OBJECTIVE--To investigate the association of the three angiotensin converting enzyme (ACE) genotypes, DD, ID, and II, with the occurrence or absence of coronary atherosclerosis and with myocardial infarction and hypertension. DESIGN--Cohort analysis study. SETTING--North-Italy reference centre. SUBJECTS--388 white Italian patients (281 males; mean age 60.7 (SD 12.5) years) with proven coronary atherosclerosis (n = 255) or with angiographically normal coronary arteries (n = 133). A further group of 290 healthy blood donors was tested for allele frequency comparison. INTERVENTIONS--ACE/ID polymorphism was analysed with polymerase chain reaction on DNA from white blood cells. MAIN OUTCOME MEASURES--Coronary atherosclerosis, myocardial infarction, hypertension. RESULTS--The D and I allele frequencies were respectively 0.63 and 0.37 in the overall healthy blood donor group and 0.66 and 0.34 in the overall study group. In the latter, univariate analysis showed (1) that coronary atherosclerosis (255 patients) was associated with the deletion allele, with an odds ratio (OR) of 5.78 for DD/II, P < 0.001, and 2.39 for ID/II, P = 0.006; and (2) that myocardial infarction (154 patients) was associated with the DD genotype (OR DD/II = 2.56, P = 0.007), but not with the ID genotype (OR DD/II = 1.96, P = 0.056).
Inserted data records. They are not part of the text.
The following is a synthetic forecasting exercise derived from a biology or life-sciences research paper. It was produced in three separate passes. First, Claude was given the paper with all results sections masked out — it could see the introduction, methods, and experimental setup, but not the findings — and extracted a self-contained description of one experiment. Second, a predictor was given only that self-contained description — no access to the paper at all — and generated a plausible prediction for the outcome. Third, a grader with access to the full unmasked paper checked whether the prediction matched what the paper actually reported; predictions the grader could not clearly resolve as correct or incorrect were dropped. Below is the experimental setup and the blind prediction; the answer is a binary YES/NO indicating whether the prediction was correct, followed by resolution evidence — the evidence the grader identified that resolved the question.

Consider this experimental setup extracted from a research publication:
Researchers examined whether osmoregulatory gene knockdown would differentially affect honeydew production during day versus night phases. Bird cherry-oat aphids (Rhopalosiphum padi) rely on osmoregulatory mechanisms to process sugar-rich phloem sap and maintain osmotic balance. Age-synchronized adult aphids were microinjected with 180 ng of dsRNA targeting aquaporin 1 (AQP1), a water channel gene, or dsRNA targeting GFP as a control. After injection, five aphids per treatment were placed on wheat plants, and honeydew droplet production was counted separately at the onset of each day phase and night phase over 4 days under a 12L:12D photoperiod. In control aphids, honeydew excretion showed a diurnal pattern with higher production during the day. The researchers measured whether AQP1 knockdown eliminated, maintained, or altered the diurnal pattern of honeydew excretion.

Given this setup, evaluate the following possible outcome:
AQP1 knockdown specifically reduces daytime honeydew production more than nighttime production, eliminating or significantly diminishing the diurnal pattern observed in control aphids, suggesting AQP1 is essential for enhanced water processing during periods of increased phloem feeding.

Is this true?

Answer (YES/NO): NO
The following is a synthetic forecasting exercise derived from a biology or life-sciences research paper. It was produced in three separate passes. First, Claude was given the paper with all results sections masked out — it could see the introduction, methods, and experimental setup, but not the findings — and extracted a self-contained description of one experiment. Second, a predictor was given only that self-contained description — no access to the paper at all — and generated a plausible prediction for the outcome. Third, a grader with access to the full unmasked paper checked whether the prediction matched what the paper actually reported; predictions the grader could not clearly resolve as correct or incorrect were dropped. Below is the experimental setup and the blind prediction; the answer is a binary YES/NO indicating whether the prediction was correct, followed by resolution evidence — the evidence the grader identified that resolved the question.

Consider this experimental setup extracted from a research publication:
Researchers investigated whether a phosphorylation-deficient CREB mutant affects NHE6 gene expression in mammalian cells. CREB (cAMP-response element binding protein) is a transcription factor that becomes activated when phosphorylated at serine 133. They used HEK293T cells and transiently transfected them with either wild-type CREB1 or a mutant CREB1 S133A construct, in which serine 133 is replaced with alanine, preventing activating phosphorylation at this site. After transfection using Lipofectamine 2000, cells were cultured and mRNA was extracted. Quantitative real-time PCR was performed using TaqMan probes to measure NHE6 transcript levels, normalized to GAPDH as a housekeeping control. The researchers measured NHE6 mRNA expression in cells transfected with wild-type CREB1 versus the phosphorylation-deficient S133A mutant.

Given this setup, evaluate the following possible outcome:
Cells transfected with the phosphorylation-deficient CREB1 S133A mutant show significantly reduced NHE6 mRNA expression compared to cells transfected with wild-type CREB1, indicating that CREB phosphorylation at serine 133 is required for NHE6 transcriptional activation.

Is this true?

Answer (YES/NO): YES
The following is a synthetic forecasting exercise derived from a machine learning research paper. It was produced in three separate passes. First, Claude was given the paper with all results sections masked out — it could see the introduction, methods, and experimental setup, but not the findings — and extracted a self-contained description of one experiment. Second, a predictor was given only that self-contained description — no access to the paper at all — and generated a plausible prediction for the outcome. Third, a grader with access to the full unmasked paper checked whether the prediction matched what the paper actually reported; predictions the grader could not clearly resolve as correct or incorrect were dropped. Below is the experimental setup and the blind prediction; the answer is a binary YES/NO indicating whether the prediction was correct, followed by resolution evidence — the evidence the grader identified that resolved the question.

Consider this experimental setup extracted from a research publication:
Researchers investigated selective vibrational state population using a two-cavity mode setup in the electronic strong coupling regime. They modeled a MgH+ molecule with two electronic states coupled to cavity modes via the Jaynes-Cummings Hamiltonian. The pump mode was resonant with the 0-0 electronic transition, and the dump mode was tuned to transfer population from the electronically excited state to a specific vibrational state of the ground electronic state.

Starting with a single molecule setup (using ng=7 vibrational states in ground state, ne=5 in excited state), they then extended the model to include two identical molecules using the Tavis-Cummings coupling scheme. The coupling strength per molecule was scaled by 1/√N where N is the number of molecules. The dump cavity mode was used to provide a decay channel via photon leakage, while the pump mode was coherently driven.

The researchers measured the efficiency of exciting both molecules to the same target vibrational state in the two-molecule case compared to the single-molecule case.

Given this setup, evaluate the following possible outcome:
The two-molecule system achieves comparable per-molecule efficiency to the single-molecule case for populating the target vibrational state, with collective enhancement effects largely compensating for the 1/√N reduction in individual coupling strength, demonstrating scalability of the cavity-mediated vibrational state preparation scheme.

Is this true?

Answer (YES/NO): NO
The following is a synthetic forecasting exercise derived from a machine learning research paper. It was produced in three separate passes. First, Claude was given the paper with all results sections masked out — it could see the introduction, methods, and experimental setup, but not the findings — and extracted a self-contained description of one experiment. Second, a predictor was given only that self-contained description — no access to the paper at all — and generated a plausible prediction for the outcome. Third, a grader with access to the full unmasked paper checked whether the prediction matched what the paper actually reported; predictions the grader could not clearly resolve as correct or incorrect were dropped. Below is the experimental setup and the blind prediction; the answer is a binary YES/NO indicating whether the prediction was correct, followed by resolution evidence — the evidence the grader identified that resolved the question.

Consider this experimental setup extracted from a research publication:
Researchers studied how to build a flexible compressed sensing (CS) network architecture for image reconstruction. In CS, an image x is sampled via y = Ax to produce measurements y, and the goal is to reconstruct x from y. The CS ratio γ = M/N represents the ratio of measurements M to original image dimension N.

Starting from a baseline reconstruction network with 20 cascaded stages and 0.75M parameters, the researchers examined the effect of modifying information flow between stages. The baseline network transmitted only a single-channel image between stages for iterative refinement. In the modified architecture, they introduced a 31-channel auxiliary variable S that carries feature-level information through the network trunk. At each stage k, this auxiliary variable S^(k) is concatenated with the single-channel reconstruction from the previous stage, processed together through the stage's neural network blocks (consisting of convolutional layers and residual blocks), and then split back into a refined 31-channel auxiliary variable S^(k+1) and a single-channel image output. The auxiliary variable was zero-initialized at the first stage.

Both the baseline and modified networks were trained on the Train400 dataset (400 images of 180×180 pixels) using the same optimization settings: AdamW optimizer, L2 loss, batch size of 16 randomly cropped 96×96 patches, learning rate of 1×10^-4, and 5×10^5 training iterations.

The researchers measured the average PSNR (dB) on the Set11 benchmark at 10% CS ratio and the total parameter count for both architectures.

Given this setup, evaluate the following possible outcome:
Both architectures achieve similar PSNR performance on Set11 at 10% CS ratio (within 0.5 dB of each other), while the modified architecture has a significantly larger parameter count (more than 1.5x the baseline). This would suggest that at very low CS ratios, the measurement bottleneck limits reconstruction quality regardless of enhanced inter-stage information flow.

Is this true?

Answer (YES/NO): NO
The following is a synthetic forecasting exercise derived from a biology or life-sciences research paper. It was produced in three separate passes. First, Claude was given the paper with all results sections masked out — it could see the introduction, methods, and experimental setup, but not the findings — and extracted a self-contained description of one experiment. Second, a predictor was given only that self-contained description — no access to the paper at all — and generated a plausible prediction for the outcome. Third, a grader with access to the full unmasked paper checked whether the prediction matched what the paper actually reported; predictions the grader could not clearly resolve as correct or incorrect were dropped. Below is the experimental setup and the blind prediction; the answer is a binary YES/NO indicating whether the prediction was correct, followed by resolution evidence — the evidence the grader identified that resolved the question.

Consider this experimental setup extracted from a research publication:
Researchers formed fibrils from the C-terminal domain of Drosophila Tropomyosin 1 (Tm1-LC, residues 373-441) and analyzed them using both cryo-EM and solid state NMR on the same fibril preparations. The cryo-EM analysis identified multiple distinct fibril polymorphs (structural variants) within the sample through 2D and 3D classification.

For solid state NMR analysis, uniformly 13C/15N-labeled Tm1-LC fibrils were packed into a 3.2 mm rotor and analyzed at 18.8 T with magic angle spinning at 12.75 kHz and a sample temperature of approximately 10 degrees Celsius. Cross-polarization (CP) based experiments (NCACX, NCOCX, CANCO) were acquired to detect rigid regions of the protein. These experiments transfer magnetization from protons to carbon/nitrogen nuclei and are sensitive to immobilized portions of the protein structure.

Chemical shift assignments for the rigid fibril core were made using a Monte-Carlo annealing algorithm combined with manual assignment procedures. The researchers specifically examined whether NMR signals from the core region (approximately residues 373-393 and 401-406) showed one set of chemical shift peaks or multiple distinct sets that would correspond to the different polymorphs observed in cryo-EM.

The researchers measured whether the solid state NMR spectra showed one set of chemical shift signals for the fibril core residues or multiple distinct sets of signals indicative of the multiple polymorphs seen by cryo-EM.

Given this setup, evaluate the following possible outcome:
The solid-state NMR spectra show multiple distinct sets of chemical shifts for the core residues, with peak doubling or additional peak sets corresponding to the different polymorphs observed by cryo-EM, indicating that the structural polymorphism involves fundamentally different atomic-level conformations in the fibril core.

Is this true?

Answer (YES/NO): NO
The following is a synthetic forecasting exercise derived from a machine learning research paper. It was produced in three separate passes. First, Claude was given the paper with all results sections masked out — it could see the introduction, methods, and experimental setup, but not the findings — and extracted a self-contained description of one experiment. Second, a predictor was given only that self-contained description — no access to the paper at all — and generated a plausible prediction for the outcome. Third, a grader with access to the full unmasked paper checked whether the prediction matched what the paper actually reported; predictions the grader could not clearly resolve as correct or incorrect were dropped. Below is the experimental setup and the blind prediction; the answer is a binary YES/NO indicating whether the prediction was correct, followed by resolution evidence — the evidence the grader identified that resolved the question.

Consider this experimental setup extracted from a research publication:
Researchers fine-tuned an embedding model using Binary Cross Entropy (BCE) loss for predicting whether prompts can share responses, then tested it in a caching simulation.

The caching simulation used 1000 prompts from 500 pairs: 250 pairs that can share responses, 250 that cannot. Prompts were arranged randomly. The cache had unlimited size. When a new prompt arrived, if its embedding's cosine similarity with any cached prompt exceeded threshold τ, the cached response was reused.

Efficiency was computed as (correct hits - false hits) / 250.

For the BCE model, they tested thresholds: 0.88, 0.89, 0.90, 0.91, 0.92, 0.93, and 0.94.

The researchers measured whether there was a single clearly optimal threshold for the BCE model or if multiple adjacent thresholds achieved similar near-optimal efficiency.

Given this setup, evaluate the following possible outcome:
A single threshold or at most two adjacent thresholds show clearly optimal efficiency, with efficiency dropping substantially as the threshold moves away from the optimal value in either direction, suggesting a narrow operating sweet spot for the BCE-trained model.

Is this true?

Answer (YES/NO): NO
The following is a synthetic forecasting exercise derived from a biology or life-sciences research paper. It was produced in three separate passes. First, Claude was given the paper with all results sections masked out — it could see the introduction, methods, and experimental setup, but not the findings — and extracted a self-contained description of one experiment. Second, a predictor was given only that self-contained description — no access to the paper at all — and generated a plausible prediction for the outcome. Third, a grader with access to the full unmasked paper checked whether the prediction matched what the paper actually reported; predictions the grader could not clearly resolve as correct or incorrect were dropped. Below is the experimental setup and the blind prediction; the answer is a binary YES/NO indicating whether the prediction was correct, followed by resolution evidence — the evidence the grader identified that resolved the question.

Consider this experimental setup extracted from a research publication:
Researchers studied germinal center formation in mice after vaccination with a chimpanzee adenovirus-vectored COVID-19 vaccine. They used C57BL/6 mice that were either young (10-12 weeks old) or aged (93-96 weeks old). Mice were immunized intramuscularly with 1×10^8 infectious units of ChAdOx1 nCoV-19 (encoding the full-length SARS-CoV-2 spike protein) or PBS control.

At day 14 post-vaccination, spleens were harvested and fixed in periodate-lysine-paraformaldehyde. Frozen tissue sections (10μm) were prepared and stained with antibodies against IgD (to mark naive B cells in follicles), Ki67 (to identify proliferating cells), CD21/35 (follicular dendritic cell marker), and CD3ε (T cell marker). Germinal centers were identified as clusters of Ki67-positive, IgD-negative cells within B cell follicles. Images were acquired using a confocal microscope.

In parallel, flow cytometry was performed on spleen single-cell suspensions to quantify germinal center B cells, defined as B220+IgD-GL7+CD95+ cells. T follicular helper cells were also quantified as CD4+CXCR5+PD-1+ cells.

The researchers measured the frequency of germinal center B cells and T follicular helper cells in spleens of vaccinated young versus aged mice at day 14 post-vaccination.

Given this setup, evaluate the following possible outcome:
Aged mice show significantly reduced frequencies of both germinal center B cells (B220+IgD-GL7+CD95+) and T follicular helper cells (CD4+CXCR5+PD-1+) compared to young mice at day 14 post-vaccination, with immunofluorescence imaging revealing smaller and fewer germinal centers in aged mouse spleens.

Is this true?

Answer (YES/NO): NO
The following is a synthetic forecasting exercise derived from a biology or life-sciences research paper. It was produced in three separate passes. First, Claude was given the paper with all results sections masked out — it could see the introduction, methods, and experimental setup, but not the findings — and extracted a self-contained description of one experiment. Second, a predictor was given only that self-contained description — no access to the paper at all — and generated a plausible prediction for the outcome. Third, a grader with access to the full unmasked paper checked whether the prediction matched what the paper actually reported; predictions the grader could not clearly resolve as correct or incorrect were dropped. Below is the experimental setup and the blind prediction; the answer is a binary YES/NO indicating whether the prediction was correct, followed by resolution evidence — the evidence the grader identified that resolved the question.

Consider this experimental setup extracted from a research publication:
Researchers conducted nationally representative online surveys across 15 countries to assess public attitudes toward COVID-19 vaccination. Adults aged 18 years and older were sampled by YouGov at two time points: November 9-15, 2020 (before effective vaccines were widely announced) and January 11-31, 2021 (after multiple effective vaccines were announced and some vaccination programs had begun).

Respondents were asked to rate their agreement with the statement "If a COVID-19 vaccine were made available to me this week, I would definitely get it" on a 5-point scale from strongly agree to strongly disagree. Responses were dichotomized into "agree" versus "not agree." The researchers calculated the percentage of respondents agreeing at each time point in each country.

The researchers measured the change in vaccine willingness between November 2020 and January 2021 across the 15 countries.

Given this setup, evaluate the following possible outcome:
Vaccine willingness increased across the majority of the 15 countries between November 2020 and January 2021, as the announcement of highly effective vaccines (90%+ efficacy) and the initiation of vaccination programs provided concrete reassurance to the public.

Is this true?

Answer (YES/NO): YES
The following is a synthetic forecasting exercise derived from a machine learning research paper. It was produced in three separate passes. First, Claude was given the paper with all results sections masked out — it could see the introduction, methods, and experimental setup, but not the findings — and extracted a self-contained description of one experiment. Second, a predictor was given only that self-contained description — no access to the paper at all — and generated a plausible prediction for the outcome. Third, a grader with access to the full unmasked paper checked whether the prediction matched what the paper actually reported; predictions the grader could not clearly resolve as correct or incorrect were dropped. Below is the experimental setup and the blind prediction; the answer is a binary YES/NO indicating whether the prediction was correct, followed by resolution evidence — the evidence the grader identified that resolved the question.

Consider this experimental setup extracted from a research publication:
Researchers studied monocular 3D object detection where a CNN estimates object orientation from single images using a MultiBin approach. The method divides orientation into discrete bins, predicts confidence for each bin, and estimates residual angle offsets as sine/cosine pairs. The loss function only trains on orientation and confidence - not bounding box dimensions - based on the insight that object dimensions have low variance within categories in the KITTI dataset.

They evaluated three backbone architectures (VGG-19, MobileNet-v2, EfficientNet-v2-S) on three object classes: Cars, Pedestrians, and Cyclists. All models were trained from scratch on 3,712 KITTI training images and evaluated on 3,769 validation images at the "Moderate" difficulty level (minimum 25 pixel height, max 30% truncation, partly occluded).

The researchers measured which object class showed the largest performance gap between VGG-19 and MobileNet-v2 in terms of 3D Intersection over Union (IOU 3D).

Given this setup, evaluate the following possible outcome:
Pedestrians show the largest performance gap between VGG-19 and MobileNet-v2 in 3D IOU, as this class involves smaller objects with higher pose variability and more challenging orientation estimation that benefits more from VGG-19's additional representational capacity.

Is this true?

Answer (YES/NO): NO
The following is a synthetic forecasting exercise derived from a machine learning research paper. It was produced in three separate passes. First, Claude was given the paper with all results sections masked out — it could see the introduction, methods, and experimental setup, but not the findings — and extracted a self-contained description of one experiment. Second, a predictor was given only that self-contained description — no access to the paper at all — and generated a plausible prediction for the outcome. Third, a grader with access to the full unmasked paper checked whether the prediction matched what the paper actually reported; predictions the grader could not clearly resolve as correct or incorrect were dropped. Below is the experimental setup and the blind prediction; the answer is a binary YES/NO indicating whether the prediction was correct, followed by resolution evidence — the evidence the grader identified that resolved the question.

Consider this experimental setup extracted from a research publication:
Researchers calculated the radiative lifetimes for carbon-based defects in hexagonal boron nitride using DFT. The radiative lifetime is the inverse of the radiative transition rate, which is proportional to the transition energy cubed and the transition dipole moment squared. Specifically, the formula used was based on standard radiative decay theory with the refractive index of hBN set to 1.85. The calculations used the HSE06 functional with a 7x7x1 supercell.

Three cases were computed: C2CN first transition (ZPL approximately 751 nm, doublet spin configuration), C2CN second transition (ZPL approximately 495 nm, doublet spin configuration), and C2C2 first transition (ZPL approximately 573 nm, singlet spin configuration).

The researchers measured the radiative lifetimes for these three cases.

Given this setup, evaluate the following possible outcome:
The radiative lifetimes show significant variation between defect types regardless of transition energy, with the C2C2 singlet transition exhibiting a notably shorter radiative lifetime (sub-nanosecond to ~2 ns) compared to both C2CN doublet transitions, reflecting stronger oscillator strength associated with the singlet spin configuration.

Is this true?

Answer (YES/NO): NO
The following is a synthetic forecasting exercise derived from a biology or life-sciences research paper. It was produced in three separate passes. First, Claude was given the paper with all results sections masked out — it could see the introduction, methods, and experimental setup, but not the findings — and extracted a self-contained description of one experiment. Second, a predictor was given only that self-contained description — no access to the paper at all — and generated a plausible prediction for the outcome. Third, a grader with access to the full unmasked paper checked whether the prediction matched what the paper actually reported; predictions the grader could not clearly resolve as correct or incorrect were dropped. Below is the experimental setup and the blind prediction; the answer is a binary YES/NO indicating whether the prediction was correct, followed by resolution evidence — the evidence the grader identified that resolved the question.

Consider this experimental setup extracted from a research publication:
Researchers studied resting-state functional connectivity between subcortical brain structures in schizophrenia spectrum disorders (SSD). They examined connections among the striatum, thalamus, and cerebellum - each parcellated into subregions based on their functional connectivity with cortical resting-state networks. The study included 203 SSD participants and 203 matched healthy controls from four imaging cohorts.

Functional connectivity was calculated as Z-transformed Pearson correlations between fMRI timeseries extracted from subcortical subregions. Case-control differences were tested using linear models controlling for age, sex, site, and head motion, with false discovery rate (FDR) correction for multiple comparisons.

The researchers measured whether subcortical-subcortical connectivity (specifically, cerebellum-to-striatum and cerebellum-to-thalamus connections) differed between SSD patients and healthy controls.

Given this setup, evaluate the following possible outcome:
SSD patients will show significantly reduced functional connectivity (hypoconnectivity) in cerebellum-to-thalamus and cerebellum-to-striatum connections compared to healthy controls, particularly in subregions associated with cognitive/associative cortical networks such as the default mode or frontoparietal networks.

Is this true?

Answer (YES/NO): NO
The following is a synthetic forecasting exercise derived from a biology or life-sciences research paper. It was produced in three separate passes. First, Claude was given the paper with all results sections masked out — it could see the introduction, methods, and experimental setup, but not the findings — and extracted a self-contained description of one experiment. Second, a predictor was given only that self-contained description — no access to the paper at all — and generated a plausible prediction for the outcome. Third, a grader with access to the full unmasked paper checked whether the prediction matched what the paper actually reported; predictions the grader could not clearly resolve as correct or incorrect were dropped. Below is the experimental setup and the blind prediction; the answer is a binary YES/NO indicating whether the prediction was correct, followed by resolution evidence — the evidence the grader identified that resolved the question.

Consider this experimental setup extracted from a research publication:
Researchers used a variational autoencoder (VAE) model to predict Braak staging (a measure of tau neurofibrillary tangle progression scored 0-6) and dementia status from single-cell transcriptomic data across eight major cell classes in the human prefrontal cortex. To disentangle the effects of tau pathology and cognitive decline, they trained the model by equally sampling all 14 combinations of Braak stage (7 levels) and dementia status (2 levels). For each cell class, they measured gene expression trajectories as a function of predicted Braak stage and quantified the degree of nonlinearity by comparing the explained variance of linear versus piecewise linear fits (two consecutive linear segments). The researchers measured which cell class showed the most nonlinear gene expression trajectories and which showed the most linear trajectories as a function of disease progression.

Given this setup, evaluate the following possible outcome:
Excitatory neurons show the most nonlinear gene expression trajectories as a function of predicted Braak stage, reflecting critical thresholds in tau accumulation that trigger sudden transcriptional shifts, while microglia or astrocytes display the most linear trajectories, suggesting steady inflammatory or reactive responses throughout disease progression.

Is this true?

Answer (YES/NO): NO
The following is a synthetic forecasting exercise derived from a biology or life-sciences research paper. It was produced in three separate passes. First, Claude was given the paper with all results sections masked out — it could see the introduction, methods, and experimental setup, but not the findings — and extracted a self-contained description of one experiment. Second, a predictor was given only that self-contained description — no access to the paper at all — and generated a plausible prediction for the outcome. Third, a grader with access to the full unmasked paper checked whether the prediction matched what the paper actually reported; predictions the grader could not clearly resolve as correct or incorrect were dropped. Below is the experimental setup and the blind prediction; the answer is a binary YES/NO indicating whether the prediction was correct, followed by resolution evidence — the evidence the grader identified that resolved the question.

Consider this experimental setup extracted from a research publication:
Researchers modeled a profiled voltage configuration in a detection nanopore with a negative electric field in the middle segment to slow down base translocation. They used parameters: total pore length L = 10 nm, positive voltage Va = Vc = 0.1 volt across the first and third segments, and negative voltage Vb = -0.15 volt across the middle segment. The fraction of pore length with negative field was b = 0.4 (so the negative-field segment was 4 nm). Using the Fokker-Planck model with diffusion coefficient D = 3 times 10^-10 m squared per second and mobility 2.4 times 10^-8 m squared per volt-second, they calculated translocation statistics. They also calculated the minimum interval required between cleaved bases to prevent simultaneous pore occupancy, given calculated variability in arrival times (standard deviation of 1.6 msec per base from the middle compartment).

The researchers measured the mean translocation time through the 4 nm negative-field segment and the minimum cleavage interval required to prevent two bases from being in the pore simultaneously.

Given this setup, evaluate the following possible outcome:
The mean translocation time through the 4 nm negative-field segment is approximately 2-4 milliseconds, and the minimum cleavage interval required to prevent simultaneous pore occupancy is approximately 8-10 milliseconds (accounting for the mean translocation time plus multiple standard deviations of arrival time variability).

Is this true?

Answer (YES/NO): NO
Finally, hypertension proved to be unrelated with the ACE genotype. The distribution between the three genotypes of known risk factors for coronary artery disease was similar. Logistic regression modelling, performed to test the association of the selected risk factors simultaneously with coronary atherosclerosis and myocardial infarction, showed that the deletion allele (whether DD or ID) was the strongest risk factor for atherosclerosis, and that the D allele was significantly associated with the risk of infarction (although to a lesser extent than with coronary atherosclerosis). CONCLUSION--ACE deletion polymorphism is strongly and independently associated with coronary atherosclerosis and, to a lesser extent, with myocardial infarction. As such, the results are analogous to what has already been reported in French white, Japanese, and Welsh coronary patients.